Copy the material word for word, from its very beginning down to and including the line that contains "0.49 metres". Leave the pictures out of your answer.
=== Data provided ===
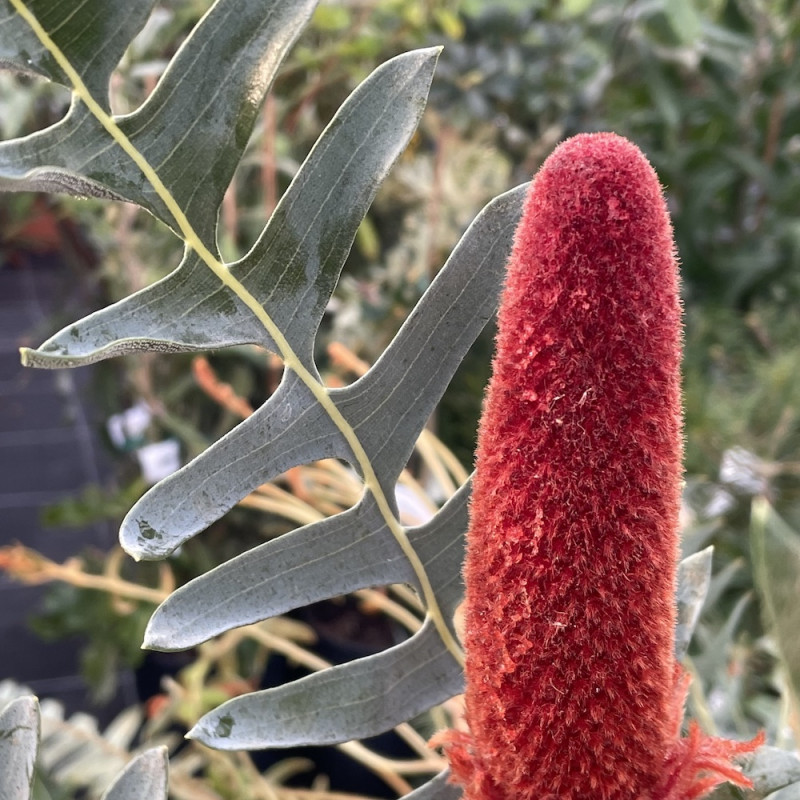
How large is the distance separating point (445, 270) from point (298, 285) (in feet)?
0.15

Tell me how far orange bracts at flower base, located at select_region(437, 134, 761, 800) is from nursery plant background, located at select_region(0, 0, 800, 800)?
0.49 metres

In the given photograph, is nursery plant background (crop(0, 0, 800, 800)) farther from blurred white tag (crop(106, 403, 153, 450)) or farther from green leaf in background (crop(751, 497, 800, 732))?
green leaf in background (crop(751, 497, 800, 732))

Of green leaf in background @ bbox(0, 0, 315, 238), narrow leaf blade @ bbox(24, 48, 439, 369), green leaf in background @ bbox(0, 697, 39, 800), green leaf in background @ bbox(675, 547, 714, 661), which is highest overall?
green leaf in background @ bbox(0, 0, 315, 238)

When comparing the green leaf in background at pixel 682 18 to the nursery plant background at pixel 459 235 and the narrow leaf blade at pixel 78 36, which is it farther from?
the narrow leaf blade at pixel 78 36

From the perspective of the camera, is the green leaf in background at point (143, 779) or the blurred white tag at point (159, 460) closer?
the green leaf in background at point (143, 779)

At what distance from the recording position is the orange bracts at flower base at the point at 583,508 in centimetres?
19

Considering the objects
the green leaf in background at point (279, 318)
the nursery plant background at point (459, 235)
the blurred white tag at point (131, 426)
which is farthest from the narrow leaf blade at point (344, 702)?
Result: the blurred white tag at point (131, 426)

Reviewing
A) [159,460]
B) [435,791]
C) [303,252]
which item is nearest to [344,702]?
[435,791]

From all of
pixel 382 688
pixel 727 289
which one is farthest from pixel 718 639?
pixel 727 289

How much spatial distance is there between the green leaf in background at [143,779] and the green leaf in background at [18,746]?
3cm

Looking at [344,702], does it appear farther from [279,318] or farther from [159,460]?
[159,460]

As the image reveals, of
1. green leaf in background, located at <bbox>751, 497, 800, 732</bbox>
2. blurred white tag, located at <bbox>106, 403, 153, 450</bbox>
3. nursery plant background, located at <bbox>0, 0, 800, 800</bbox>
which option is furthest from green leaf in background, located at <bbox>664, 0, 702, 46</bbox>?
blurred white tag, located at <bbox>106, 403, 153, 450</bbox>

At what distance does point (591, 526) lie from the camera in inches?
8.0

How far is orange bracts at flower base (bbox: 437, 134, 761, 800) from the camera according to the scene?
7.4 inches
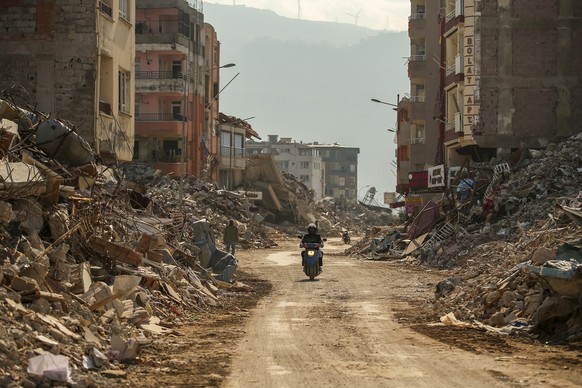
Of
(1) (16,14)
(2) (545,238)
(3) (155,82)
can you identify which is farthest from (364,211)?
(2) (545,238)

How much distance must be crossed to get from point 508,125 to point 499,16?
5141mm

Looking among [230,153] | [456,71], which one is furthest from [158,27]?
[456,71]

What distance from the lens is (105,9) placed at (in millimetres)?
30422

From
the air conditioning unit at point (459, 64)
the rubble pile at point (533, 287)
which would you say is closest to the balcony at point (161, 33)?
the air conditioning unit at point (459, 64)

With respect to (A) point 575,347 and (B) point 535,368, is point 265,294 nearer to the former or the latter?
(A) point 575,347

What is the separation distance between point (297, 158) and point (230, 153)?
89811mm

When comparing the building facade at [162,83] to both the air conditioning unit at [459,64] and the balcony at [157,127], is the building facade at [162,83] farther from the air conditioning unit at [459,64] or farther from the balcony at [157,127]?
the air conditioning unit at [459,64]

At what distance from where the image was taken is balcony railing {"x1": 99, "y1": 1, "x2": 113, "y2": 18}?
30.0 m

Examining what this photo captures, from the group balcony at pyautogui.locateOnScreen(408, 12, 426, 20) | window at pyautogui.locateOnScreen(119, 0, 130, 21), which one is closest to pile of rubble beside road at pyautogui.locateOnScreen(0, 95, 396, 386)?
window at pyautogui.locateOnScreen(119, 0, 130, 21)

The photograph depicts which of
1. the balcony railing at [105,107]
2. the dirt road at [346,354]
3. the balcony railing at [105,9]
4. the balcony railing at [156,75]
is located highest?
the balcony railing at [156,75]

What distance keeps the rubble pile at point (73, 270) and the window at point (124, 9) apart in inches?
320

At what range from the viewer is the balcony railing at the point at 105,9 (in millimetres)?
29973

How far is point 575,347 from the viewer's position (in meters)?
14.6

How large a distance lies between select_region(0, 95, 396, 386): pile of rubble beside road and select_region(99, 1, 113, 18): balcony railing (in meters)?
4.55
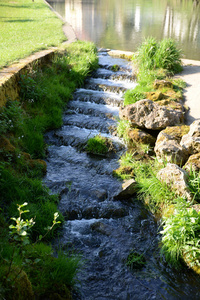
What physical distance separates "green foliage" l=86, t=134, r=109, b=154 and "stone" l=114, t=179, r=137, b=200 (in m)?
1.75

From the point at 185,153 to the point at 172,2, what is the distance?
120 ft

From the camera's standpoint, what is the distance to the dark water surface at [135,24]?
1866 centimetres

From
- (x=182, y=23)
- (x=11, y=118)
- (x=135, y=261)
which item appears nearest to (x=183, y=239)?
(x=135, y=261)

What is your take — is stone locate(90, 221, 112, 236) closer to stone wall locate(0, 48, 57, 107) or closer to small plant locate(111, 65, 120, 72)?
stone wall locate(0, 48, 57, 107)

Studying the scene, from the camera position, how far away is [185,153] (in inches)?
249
===
- The output:
How large is the distance separating point (445, 270) from point (298, 285) (in feet)?
0.15

Tell me how far orange bracts at flower base, located at select_region(437, 134, 761, 800) is from nursery plant background, located at select_region(0, 0, 800, 800)?
0.49 metres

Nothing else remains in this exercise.